[Saved data entries]
==================================================

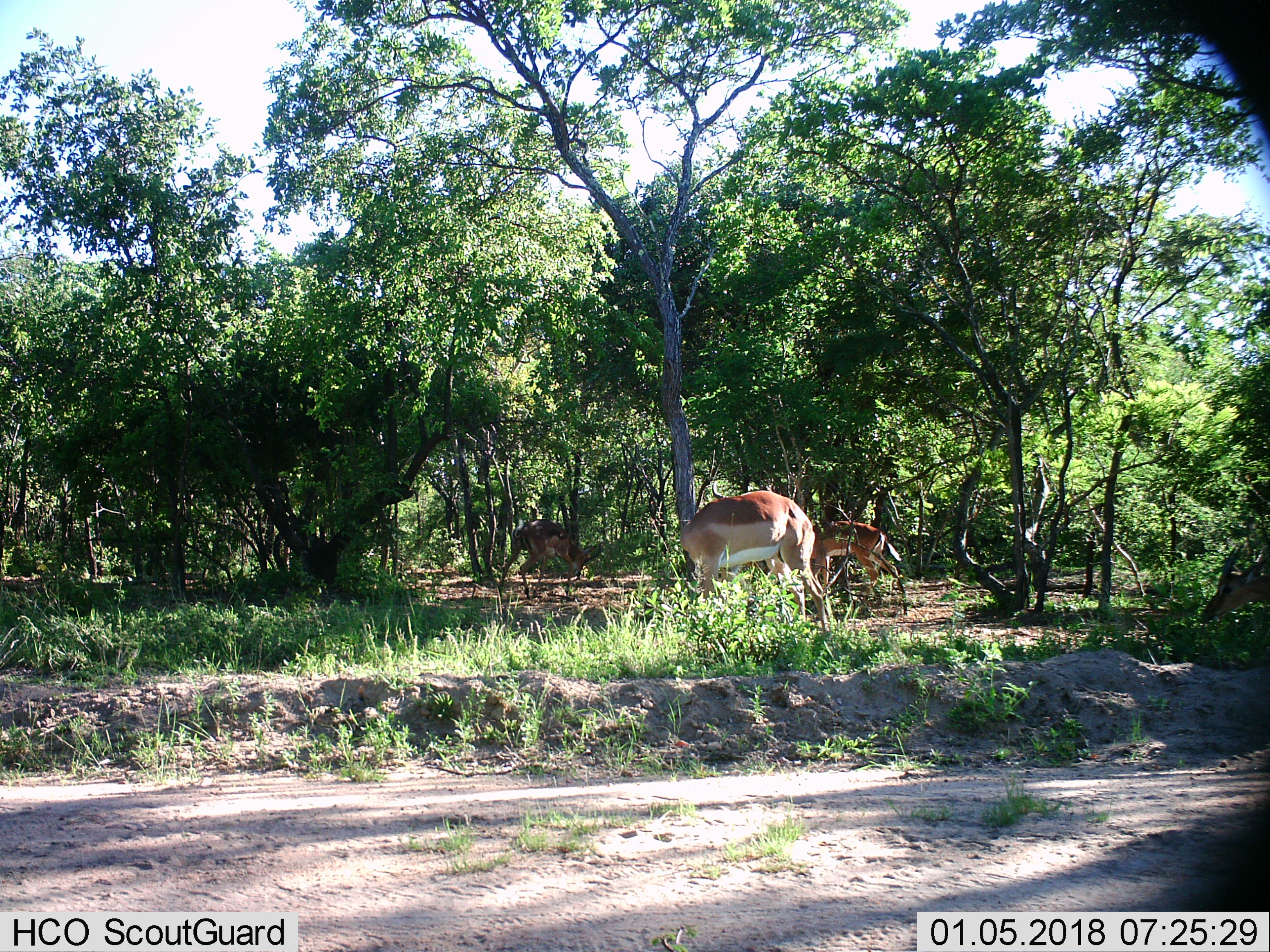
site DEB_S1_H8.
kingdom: Animalia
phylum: Chordata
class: Mammalia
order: Artiodactyla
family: Bovidae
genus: Aepyceros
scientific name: Aepyceros melampus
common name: impala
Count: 3.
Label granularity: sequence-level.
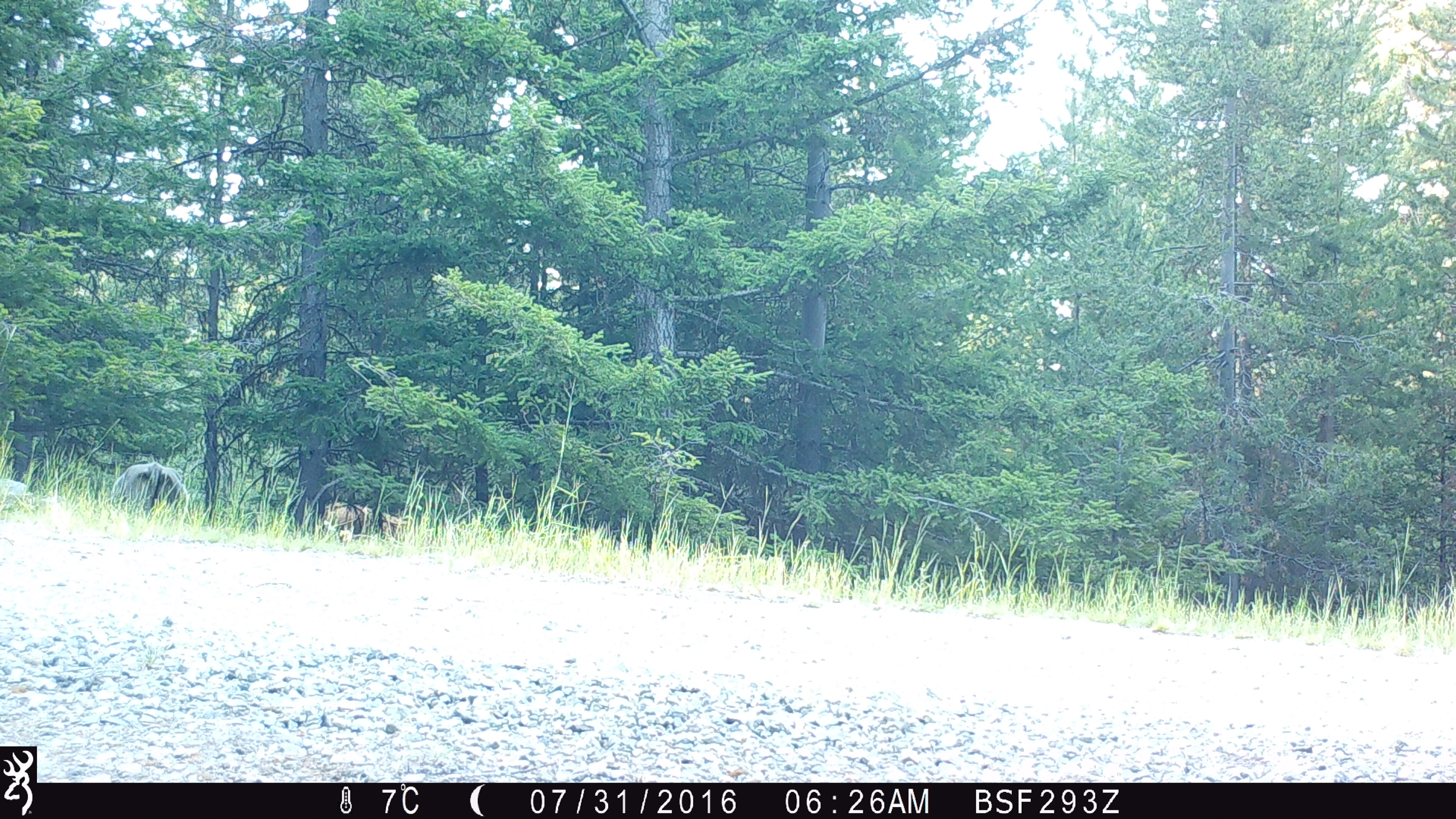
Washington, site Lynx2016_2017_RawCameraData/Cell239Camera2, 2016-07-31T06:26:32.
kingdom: Animalia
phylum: Chordata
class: Mammalia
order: Artiodactyla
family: Bovidae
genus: Bos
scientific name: Bos taurus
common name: domestic cattle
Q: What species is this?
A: Domestic cattle (Bos taurus).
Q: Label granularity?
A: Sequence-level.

==================================================

- _REQUIRED ACTION_: Set every entry down again exactly as written, and omit the images.

- _EXERCISE RESULT_:
site DEB_S1_H8.
kingdom: Animalia
phylum: Chordata
class: Mammalia
order: Artiodactyla
family: Bovidae
genus: Aepyceros
scientific name: Aepyceros melampus
common name: impala
Count: 3.
Label granularity: sequence-level.
Washington, site Lynx2016_2017_RawCameraData/Cell239Camera2, 2016-07-31T06:26:32.
kingdom: Animalia
phylum: Chordata
class: Mammalia
order: Artiodactyla
family: Bovidae
genus: Bos
scientific name: Bos taurus
common name: domestic cattle
Q: What species is this?
A: Domestic cattle (Bos taurus).
Q: Label granularity?
A: Sequence-level.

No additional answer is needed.